## Document segment
Software Testing  

Breaking Things on Purpose: Code-Driven Chaos Engineering

Objectives of Chaos Engineering

  • Validate system behavior under stress
  • Identify single points of failure
  • Improve fault tolerance and recovery mechanisms
  • Build confidence in production systems

Core Principles of Chaos Engineering

  1. Start Small: Begin with low-risk experiments in staging environments.
  2. Define a Steady State: Know what 'normal' looks like (e.g., response time, throughput).
  3. Introduce Realistic Failures: Simulate outages, latency, or resource limits.
  4. Observe and Measure: Monitor system metrics and logs during the experiment.
  5. Automate and Repeat: Integrate chaos tests into CI/CD pipelines.

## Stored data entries
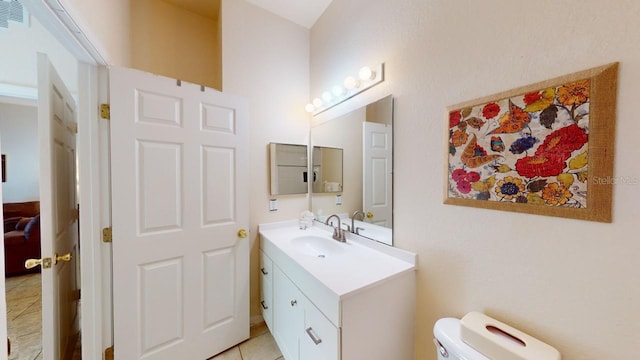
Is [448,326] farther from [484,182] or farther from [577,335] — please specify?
[484,182]

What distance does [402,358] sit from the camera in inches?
48.4

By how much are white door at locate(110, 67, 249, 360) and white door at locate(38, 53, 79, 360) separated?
28 cm

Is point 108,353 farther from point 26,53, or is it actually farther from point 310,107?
point 26,53

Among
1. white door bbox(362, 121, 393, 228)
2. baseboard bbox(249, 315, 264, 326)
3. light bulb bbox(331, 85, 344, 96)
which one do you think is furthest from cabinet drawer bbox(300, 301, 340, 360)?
light bulb bbox(331, 85, 344, 96)

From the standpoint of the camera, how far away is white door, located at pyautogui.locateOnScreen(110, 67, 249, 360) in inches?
52.8

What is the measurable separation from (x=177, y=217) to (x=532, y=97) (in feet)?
6.61

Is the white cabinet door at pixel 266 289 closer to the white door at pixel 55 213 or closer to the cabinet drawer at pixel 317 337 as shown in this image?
the cabinet drawer at pixel 317 337

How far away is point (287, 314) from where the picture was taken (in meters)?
1.49

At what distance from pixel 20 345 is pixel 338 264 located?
251cm

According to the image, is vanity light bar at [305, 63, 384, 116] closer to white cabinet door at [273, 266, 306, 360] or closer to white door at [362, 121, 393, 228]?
white door at [362, 121, 393, 228]

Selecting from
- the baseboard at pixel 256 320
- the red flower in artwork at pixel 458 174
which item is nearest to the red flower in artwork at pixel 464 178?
the red flower in artwork at pixel 458 174

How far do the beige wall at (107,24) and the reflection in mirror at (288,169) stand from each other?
3.92ft

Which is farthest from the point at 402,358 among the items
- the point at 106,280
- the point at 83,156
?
the point at 83,156

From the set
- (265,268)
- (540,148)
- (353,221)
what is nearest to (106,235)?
(265,268)
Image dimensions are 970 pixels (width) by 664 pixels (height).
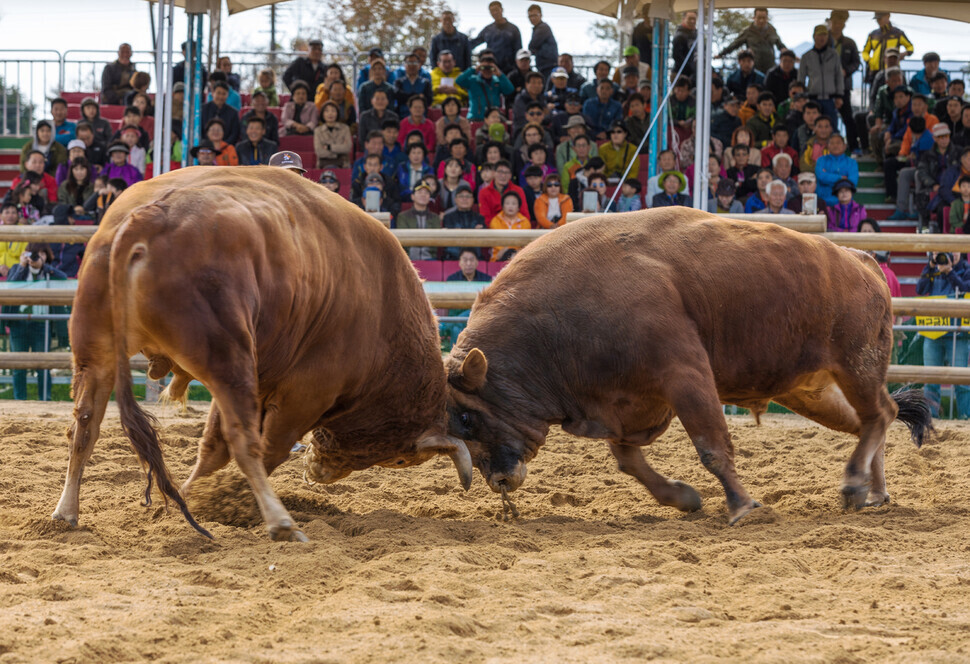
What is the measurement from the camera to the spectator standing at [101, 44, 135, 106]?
48.2 feet

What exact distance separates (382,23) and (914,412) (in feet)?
71.9

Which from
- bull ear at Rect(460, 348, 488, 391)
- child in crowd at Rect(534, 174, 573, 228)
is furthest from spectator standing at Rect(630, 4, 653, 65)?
bull ear at Rect(460, 348, 488, 391)

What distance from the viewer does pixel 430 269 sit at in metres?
8.64

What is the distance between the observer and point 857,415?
5188mm

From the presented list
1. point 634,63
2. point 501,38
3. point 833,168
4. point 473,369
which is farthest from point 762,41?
point 473,369

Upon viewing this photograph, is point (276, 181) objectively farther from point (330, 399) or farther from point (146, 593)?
point (146, 593)

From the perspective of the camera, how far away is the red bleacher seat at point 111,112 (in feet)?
47.9

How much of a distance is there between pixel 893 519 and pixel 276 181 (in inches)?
116

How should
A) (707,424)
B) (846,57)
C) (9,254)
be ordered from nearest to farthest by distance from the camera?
1. (707,424)
2. (9,254)
3. (846,57)

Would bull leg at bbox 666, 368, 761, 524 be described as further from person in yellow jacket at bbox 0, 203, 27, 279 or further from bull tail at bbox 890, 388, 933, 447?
person in yellow jacket at bbox 0, 203, 27, 279

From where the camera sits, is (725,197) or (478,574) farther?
(725,197)

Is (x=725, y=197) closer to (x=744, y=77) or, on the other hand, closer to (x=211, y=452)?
(x=744, y=77)

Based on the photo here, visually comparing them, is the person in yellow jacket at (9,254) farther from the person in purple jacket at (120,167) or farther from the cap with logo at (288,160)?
the cap with logo at (288,160)

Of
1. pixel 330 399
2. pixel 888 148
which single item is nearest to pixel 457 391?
pixel 330 399
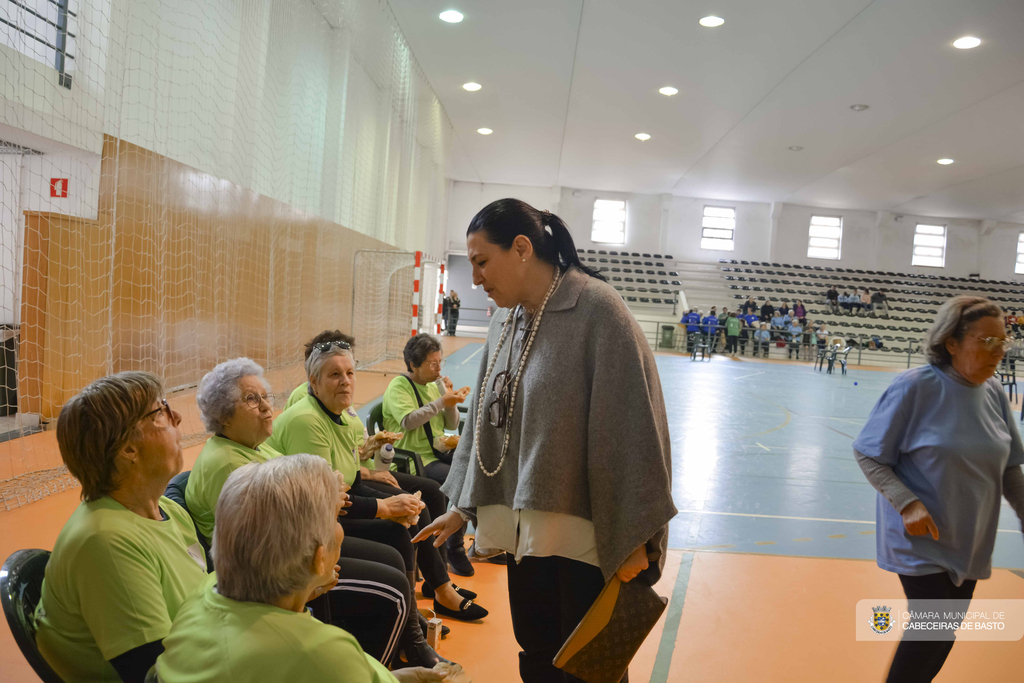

## Problem statement
According to the chaos engineering text, where should chaos tests be integrated?

## Result of this exercise
Into CI/CD pipelines.